* Instruções a seguir:
Transcreva fielmente o trecho do texto sobre a saída da Ford do Brasil que vai de "Outras razões como" a "americana no Brasil.".

* Texto para análise:
★ ★ ★
Ford: empresa anunciou que fechará suas três fábricas no país, em Taubaté, Brasil, em 12 de janeiro de 2021. (Carla Carniel/Reuters)
Agência O Globo
Publicado em 12 de janeiro de 2021 às 21h08.
O anúncio de que a americana Ford vai deixar de fabricar carros no Brasil, na última segunda-feira, pegou muita gente de surpresa. Mas a montadora já vinha dando sinais de que poderia deixar o país há algum tempo.
Em 2019, fechou sua emblemática fábrica de caminhões em São Bernardo do Campo, no ABC paulista. Há alguns anos, não fazia um ciclo de investimentos no país. Como resultado, foi ficando para trás no mercado brasileiro.
Em 2020, a Ford ocupou quinto lugar do ranking nacional de montadoras, atrás das tradicionais General Motors, Volkswagen e Fiat, e até da novata coreana Hyundai.
Outras razões como a queda das vendas por conta da pandemia e a mudança de parâmetros na indústria automobilística global também pesou na decisão da empresa de fechar suas três fábricas no Brasil, onde produzia desde os anos 1950.
O GLOBO ouviu especialistas no setor e traçou os cinco principais fatores por trás desse desfecho. Confira:
Há seis anos, a Ford interrompeu os ciclos de investimentos no país, ao contrário das concorrentes. Na prática, isso significa que a matriz da montadora, nos EUA, já pensava em concentrar seus investimentos em outros países, embora o Brasil seja considerado um grande mercado consumidor.
Há dois anos, o fechamento da emblemática fábrica do ABC paulista provocou forte comoção, mas foi mais um sinal desse processo de esvaziamento da montadora americana no Brasil.
No mercado de entrada do segmento automobilístico, a concorrência é grande e a margem de lucro pequena. O Ford Ka e o Fiesta, ambos do segmento popular da Ford, não evoluíram para embutir novas tecnologias, e a montadora perdeu mercado no Brasil.
Esse foi o principal motivo que a afastou das outras gigantes no país, como GM e VW. Segundo a Ford, a companhia já vinha registrando resultados deficitários na América do Sul, com queda de vendas, há alguns anos.
As grandes montadoras estão se associando ou se fundindo para ter fôlego para novos investimentos, especialmente no desenvolvimento de carros autônomos e elétricos. Na primeira semana deste ano, acionistas da Fiat Chrysler (FCA) e da PSA, dona da Peugeot, aprovaram a fusão iniciada em 2019.
Por enquanto, a Ford não deu nenhum passo significativo nessa direção, o que reduziu sua capacidade para investir.
Em 2019, a Ford firmou uma parceria global de redução de custos para a produção de veículos com a Volkswagen e a Ford para picapes e vans comerciais com a intenção de, mais à frente, compartilhar o desenvolvimento de carros elétricos e autônomos.
Comparativamente ao México e à Argentina, o Brasil ficou mais caro para ser um polo produtor de veículos da montadora americana.
★ ★ ★
* Linhas extraídas:
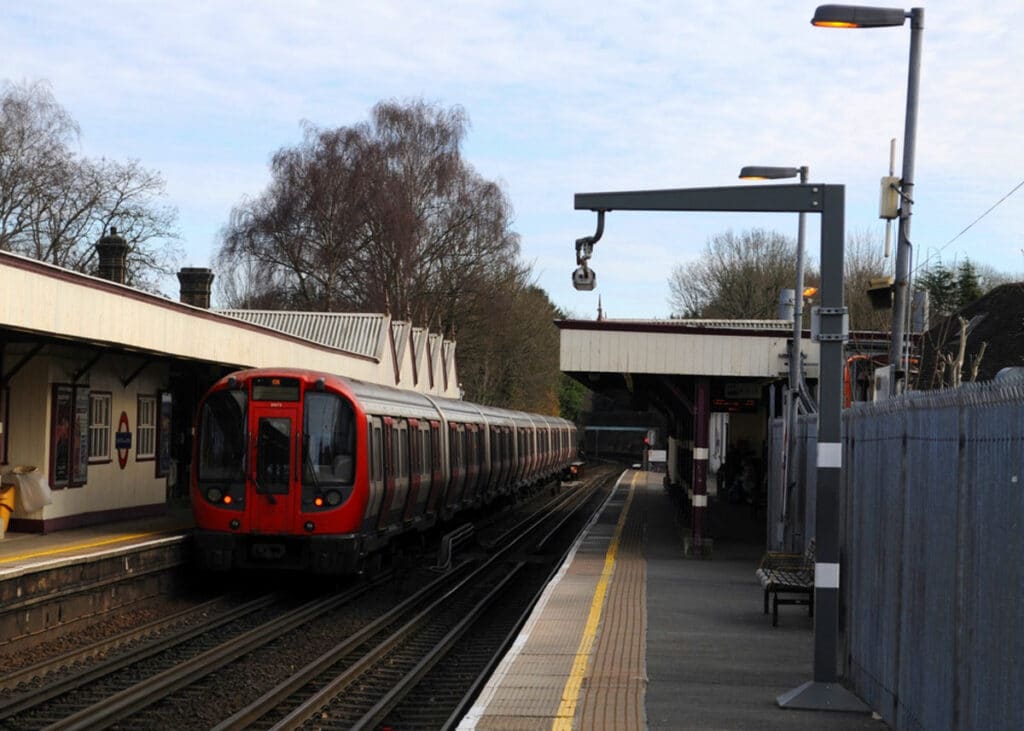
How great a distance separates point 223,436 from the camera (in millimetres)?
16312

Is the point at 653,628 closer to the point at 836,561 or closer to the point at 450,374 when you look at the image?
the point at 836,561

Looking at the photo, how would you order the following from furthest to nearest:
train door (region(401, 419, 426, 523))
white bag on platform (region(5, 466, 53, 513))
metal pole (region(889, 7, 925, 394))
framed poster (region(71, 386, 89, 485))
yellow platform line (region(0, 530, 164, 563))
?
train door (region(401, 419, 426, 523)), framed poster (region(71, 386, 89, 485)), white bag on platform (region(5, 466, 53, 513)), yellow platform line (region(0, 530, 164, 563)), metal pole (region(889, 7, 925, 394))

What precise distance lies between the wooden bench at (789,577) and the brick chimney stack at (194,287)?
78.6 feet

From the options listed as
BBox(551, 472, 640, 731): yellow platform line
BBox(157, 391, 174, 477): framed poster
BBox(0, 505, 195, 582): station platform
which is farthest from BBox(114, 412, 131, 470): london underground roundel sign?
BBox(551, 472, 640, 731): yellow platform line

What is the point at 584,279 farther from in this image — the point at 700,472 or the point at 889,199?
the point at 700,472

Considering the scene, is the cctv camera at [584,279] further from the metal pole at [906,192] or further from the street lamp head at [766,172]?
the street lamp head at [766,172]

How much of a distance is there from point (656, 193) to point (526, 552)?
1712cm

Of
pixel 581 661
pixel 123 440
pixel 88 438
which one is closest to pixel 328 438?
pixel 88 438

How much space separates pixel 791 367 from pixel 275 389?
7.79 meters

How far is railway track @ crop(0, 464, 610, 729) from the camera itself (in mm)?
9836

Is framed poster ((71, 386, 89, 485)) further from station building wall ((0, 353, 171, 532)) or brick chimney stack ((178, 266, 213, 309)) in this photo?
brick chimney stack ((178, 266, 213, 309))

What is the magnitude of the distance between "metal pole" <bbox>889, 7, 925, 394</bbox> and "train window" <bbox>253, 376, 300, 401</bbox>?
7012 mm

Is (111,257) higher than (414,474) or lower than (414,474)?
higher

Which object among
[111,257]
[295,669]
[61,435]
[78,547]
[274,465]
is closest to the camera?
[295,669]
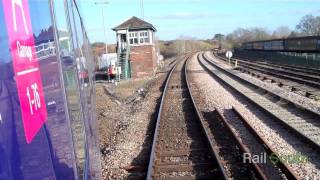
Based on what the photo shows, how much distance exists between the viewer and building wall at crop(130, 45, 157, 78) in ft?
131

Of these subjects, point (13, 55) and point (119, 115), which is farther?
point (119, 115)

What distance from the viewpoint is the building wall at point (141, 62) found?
★ ★ ★
* Resposta do exercício:
Outras razões como a queda das vendas por conta da pandemia e a mudança de parâmetros na indústria automobilística global também pesou na decisão da empresa de fechar suas três fábricas no Brasil, onde produzia desde os anos 1950.
O GLOBO ouviu especialistas no setor e traçou os cinco principais fatores por trás desse desfecho. Confira:
Há seis anos, a Ford interrompeu os ciclos de investimentos no país, ao contrário das concorrentes. Na prática, isso significa que a matriz da montadora, nos EUA, já pensava em concentrar seus investimentos em outros países, embora o Brasil seja considerado um grande mercado consumidor.
Há dois anos, o fechamento da emblemática fábrica do ABC paulista provocou forte comoção, mas foi mais um sinal desse processo de esvaziamento da montadora americana no Brasil.